Le débat organisé le 23 mai par le think tank TDIE en partenariat avec Mobilettre a permis de passer en revue les propositions des principaux candidats eux prochaines élections européennes en matière de transports et de mobilité. En introduction, les deux co-présidents de TDIE, Philippe Duron et Louis Nègre, avaient rappelé les enjeux: comment réduire les émissions de gaz à effet de serre liés aux transports, sans forcément restreindre la mobilité des individus, et tout en préservant la compétitivité de l’industrie européenne? Et quel doit être le rôle de l’Europe pour répondre à ces défis, notamment via les soutiens financiers, alors que les budgets des Etats et des collectivités locales sont de plus en plus sous contrainte? «Il faudrait 780 Md€ pour financer les projets de SERM en France, alors qu’à ce jour, le financement réellement disponible ne dépasse pas 80 Md€», a ainsi pointé Louis Nègre.

La nécessité de décarboner les mobilités fait justement l’unanimité ou presque parmi les candidats présents.
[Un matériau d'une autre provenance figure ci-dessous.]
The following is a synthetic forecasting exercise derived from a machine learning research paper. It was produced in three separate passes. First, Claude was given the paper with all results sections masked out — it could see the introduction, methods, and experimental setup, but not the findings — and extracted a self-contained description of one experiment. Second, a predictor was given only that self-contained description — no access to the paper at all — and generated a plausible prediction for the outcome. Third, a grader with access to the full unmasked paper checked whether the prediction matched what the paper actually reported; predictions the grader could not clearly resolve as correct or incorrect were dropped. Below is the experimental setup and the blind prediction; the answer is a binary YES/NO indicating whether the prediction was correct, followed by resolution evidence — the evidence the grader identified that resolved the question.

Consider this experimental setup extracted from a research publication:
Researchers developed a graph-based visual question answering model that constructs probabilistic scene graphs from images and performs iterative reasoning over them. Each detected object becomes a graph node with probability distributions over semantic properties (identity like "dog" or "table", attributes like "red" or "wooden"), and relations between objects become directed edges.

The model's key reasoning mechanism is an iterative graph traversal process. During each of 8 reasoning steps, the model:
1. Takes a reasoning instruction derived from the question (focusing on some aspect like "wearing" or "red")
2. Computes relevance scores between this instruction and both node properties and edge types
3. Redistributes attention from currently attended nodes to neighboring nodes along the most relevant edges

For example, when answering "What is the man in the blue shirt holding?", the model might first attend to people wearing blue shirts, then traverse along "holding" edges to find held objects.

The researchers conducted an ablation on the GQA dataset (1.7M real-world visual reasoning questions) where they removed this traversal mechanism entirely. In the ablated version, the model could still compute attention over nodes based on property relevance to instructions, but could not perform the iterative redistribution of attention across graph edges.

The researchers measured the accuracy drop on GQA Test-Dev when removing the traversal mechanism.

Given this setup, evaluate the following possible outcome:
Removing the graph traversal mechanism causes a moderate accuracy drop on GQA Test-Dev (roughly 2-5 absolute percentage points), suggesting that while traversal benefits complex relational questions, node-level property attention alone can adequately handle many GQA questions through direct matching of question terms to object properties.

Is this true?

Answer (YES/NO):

Tous ne sont pas d’accord sur les moyens à mettre en œuvre pour atteindre les objectifs du Green Deal européen, soit la neutralité carbone pour 2050, avec une étape à 55% de réduction des émissions en 2030. Abdoulaye Diarra, pour les Ecologistes (liste menée par Marie Toussaint), a rappelé les combats menés par Karima Delli, eurodéputée sortante et présidente de la Commission Transport et Tourisme, pour sortir de notre dépendance au système automobile et aux énergies fossiles. La priorité est donnée au ferroviaire, aussi bien pour les voyageurs que pour les marchandises, et aux modes doux, avec une dimension sociale que reflète le soutien au Ticket Climat inspiré de l’Allemagne. Le cheminot Beranger Cernon, pour la France Insoumise (liste menée par Manon Aubry), adopte une position similaire et dénonce le manque de volonté politique en matière de décarbonation des mobilités, et les logiques libérales à l’œuvre. «La réduction de l’endettement ne devrait pas être un dogme qui empêche d’engager de véritables politiques de transition écologique», souligne-t-il. Pour LFI, pour faire passer la part du fret ferroviaire de 10 à 25%, il faut revenir sur l’ouverture à la concurrence, et nationaliser l’activité en assumant la désobéissance aux règles européennes. La transition énergétique nécessite la mise en place d’une planification économique déclinée de façon sectorielle, avec un soutien massif en faveur du report modal vers les modes collectifs et les modes doux et actifs. Quant au trafic aérien, il doit être réduit et davantage taxé, à commencer par le kérosène. L’analyse est similaire du côté communiste : Jacques Baudrier (liste menée par Léon Deffontaines) préconise de réduire les vols aériens, notamment en interdisant les vols intérieurs, y compris intra-européens, pour se concentrer sur la croissance du ferroviaire et la finalisation des RTE-T. Les investissements dans le rail devront être multipliés par cinq dans les années à venir, à l’image de l’effort consenti pour l’Ile-de-France.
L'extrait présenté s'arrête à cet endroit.